> Activity
The required output is all lines below that contain the word "Print".

> Task inputs
============================================================
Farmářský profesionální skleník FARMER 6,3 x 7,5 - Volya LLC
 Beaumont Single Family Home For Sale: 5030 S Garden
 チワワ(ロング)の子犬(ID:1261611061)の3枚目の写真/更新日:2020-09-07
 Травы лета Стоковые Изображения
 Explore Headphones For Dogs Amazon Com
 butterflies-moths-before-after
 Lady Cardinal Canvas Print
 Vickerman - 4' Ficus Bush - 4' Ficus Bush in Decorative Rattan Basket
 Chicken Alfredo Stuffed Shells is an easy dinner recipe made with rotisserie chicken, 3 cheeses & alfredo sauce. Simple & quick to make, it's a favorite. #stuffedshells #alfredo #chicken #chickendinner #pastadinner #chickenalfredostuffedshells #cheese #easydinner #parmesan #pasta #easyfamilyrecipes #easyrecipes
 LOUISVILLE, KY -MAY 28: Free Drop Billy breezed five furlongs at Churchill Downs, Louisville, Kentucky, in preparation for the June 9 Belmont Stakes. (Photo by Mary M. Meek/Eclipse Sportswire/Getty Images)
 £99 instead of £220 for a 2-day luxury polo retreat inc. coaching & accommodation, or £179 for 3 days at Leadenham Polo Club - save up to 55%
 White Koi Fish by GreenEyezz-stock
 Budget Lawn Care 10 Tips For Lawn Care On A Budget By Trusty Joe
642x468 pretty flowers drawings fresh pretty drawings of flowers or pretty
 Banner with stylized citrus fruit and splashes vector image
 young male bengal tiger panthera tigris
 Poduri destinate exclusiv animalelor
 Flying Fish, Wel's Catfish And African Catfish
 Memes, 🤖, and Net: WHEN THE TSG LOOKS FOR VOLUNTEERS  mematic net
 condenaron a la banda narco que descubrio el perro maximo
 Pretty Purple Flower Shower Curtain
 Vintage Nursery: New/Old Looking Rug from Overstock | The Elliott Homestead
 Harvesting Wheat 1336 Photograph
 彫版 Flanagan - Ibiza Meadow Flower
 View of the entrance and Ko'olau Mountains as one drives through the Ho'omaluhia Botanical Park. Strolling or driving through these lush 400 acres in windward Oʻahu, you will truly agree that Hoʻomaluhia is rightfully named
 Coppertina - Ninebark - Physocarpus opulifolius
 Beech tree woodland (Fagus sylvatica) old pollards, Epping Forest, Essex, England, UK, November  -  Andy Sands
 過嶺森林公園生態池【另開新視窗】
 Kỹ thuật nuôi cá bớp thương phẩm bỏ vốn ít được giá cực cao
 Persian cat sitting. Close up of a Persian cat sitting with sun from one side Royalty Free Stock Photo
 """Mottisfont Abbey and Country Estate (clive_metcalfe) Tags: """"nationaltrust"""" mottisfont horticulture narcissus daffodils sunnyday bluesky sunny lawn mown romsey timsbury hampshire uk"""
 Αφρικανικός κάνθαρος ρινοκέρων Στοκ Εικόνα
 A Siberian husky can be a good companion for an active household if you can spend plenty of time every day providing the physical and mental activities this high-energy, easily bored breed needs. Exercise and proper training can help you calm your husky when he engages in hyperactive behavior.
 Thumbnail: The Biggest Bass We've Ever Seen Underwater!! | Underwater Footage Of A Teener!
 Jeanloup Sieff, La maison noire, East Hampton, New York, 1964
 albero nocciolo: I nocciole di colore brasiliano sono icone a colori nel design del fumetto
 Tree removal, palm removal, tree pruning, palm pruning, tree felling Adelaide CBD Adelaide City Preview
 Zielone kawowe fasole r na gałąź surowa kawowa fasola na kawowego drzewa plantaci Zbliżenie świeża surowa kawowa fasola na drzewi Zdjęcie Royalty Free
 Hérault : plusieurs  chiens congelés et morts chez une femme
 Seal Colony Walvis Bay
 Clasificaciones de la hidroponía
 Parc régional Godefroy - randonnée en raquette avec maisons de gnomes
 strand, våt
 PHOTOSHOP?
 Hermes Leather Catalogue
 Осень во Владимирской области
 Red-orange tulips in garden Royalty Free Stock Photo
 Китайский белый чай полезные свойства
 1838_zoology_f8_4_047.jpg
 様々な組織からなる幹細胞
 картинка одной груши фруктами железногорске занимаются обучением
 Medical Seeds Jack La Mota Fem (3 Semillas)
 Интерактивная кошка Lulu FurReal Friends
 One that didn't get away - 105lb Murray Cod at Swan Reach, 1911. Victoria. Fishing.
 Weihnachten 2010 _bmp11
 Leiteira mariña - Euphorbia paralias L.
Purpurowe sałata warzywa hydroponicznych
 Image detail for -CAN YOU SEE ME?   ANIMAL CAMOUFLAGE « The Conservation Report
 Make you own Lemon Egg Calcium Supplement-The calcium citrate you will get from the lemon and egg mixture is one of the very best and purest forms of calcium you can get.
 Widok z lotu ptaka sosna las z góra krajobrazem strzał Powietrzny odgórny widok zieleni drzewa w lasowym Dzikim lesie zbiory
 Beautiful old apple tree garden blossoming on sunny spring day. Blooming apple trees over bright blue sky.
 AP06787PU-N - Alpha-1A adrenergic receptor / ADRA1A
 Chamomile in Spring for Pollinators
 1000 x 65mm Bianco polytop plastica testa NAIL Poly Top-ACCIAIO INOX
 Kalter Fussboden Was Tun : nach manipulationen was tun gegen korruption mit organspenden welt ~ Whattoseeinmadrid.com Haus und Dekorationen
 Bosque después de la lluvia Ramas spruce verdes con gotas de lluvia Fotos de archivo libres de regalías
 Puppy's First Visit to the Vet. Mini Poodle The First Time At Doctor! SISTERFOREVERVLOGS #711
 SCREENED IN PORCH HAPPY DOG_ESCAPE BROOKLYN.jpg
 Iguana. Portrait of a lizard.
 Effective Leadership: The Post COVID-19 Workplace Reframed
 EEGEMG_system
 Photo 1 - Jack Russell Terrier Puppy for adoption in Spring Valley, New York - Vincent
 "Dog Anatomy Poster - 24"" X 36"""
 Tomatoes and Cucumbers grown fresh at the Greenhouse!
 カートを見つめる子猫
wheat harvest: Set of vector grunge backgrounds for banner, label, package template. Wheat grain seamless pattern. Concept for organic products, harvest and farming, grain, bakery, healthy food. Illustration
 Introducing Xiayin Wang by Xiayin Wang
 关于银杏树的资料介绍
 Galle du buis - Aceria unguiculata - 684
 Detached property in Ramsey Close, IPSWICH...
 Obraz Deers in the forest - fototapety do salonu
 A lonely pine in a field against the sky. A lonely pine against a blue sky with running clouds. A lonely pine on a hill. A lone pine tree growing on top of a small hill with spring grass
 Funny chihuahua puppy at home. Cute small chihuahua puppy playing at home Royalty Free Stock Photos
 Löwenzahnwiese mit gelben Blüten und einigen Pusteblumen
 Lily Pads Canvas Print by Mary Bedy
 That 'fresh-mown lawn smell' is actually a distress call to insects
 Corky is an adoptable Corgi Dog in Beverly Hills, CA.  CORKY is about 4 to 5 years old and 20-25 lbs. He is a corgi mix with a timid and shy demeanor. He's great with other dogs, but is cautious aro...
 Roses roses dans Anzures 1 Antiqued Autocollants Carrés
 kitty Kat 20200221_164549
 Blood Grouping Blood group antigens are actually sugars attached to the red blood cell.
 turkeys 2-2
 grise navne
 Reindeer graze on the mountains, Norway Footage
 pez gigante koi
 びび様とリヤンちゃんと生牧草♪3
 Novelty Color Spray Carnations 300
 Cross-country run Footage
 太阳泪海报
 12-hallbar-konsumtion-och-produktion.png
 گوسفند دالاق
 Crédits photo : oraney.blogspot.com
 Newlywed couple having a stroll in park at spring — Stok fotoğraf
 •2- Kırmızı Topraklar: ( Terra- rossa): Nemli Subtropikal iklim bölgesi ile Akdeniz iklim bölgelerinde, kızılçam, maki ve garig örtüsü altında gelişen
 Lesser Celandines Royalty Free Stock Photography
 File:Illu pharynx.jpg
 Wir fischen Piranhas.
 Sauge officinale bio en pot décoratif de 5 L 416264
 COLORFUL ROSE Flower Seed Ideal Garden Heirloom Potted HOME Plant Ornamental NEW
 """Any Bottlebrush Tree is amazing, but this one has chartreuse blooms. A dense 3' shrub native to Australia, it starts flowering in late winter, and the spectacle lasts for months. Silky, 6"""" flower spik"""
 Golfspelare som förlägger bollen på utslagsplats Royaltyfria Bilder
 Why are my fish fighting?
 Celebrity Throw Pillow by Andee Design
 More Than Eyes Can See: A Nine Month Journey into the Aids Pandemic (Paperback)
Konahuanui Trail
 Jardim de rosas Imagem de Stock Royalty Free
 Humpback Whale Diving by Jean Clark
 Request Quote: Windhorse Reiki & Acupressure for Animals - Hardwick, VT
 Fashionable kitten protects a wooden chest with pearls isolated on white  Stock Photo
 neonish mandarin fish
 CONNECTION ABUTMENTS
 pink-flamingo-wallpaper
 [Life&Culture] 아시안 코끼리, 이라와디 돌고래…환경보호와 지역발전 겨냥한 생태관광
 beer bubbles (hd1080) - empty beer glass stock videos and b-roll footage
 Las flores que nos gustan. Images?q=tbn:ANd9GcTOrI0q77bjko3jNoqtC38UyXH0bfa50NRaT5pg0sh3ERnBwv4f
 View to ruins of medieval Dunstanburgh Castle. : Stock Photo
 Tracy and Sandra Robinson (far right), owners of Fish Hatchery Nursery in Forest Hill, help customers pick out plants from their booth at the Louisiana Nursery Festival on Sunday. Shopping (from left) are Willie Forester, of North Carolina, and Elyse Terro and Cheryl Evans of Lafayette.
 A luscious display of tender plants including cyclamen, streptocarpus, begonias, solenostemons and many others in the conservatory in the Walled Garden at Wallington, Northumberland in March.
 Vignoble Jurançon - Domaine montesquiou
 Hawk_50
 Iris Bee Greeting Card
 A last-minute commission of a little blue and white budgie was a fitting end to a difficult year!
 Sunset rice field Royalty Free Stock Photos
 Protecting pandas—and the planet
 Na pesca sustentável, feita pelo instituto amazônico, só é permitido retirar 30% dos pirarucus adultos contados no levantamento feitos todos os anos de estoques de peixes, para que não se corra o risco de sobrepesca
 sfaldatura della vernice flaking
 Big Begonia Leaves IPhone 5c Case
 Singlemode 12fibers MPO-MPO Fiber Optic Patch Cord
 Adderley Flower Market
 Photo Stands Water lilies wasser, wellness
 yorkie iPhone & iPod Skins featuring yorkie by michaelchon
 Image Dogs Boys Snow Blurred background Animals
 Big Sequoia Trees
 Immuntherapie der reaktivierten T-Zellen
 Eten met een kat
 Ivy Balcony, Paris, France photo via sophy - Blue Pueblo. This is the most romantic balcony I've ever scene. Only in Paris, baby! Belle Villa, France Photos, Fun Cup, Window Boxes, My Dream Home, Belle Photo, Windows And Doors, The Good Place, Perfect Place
============================================================
> Written solution
 Lady Cardinal Canvas Print
 Lily Pads Canvas Print by Mary Bedy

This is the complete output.